Leitsatz
Anlässlich der Übergabe von Geld- und Wertpapiervermögen kann eine als Sonderausgabe abziehbare dauernde Last begründet werden, wenn diese Werte – unter weiteren Voraussetzungen – vereinbarungsgemäß zur Tilgung von Schulden verwendet werden, mit denen die Anschaffung oder Herstellung von ertragbringendem Vermögen – hier: von einem vom Vermögensübernehmer eigengenutzten Einfamilienhaus – finanziert wurde.
Sachverhalt
Die Steuerpflichtige erhielt 1986 von ihrer Mutter 100000DM und verpflichtete sich in diesem Zusammenhang, ihrer Mutter auf Lebenszeit eine nach §323 ZPO abänderbare "Rente" von monatlich 650DM zu zahlen. Darüber hinaus übertrug die Mutter der Steuerpflichtigen 1987 ein Wertpapierdepot mit einem Kurswert von 200000DM. Im Gegenzug verpflichtete sich die Steuerpflichtige, ihrer Mutter zehn Jahre lang gemäß §323 ZPO abänderbare wiederkehrende Zahlungen in Höhe von monatlich 1600DM zu erbringen. Die im Streitjahr 1996 an die Mutter gezahlten wiederkehrenden Beträge in Höhe von insgesamt ca. 27000DM machte die Steuerpflichtige als Sonderausgaben gemäß §10 Abs.1 Nr.1a Satz2 EStG geltend. Das Finanzamt versagte den Abzug. Das FG bestätigte die Verwaltungsentscheidung. Die Revision der Steuerpflichtigen hatte Erfolg. Der BFH hob die Entscheidung auf und verwies die Sache an das FG zurück.
Entscheidung
Die von der Steuerpflichtigen im Zusammenhang mit der Übergabe des Wertpapierdepots versprochenen, auf zehn Jahre befristeten wiederkehrenden Zahlungen sind nicht als Sonderausgaben abziehbar. Nach ständiger Rechtsprechung des BFH sind im Zusammenhang mit einer Vermögensübergabe vereinbarte Leistungen grundsätzlich nur dann eine dauernde Last nach §10 Abs.1 Nr.1a Satz2 EStG, wenn sie auf die Lebenszeit des Versorgungsberechtigten gezahlt werden.

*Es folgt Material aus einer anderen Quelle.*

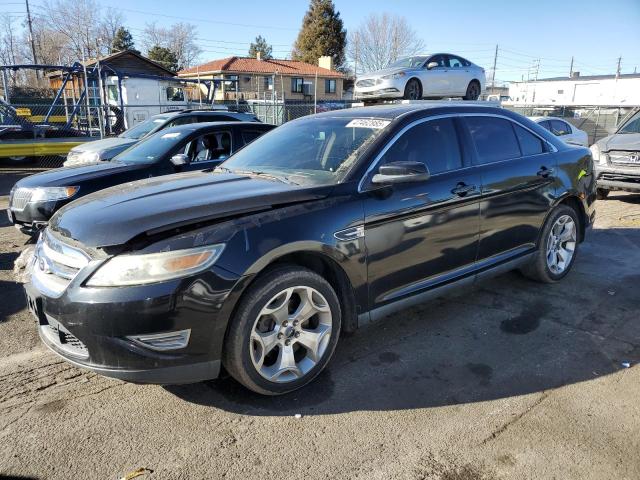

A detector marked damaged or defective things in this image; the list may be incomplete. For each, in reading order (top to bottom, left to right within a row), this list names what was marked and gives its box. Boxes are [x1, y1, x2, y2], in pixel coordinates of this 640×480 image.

cracked asphalt [0, 167, 636, 478]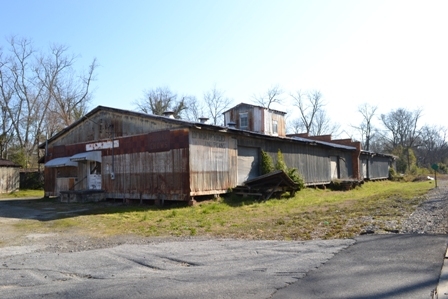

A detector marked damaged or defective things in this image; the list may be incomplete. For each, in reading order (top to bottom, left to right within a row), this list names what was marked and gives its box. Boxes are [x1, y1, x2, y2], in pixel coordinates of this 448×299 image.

rusty metal siding [189, 129, 238, 196]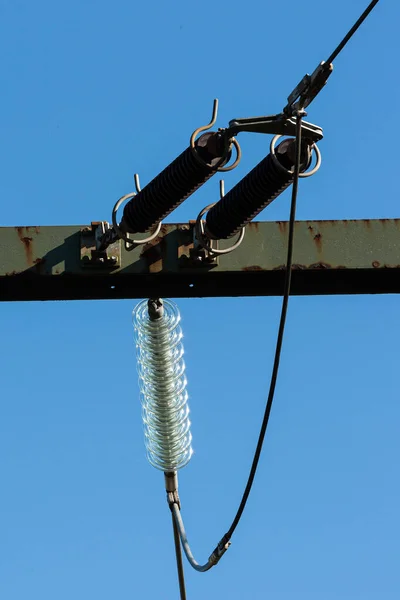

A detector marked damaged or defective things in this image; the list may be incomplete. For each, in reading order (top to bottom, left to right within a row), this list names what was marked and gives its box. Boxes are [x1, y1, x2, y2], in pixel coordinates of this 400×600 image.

rusty steel beam [0, 219, 400, 300]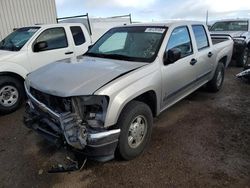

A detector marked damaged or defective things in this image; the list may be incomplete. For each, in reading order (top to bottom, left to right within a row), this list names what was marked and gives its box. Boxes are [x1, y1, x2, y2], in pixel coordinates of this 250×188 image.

crumpled hood [26, 55, 146, 97]
damaged front end [23, 84, 120, 162]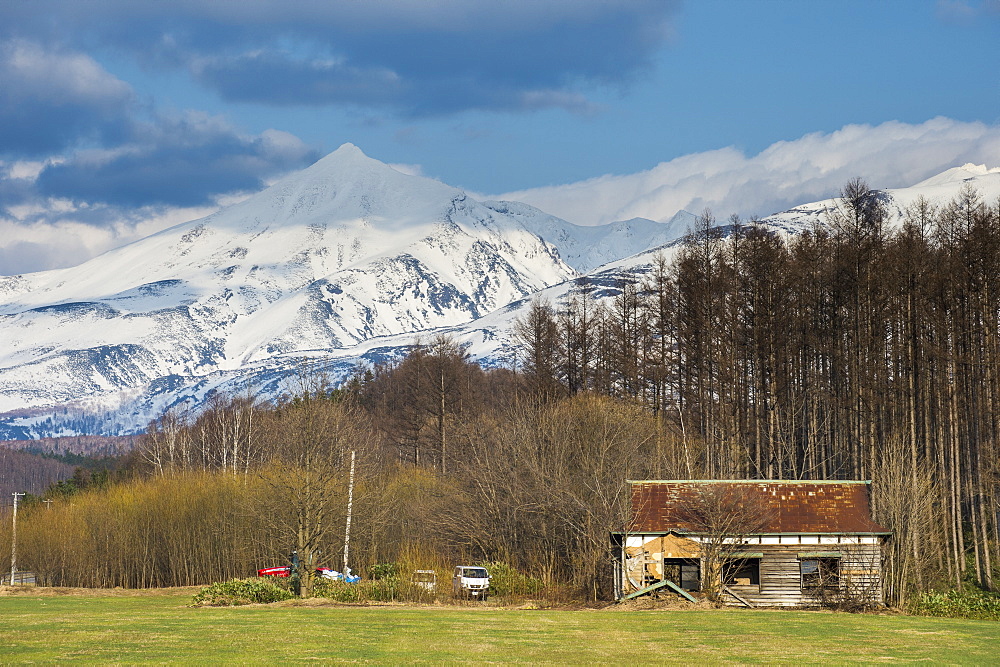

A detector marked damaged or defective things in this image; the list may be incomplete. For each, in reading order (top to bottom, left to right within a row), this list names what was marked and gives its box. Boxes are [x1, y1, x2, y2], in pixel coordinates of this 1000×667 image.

Anders verhält es sich hingegen bezüglich der im Zusammenhang mit der Übertragung des Geldes vereinbarten lebenslänglichen Rentenzahlungen. Freilich muss ein übergebener Geldbetrag aufgrund einer bereits im Übergabevertrag getroffenen Vereinbarung ertragbringend angelegt werden, wobei die Versorgungsleistungen aus den erzielten Erträgen zu erbringen sind. Überdies kann die Übergabe von Geld aber auch dem Ziel einer Entschuldung dienen, wenn durch die Entschuldung Zinsen erspart werden, die nicht geringer sind als die zugesagten Versorgungsleistungen. Allerdings setzt die Übergabe von Vermögenswerten für Zwecke der Schuldentilgung voraus, dass ein Wirtschaftsgut, das – wie z.B. ein Einfamilienhaus – der Erzielung von Erträgen, auch in Form eines Nutzungsvorteils, dient, von langfristigen Schulden entlastet wird.
Praxishinweis
Im Gegensatz zum BFH erkennt die Finanzverwaltung die Übergabe von Geldvermögen zum Zwecke der Schuldentilgung generell nicht als begünstigte Vermögensübergabe gegen Versorgungsleistungen i.S. von §10 Abs.1 Nr.1a EStG an. Dem ist das Besprechungsurteil zu Recht nicht gefolgt. Die Ansicht der Finanzverwaltung trifft nur dann zu, wenn die zwischen Vermögensübergeber und Vermögensübernehmer vereinbarte Schuldentilgung Verbindlichkeiten des Übernehmers betrifft, die nicht in einem Veranlassungszusammenhang mit einem der Einkünfteerzielung dienenden Vermögen stehen. Das gilt etwa bei der Ablösung von Schulden des Übernehmers, die durch dessen aufwändigen Lebenswandel verursacht wurden. Der Streitfall liegt dagegen anders. Zwar diente das entschuldete Einfamilienhaus der Eigennutzung der Vermögensübernehmerin und damit nicht der Einkünfteerzielung. Jedoch haben Rechtsprechung und Finanzverwaltung die eigengenutzte Immobilie seit jeher dem zur Einkünfteerzielung eingesetzten Vermögen gleichgestellt und die durch die Eigennutzung ersparte (Netto-)Miete als "Einkommen im finanzwirtschaftlichen Sinne" angesehen.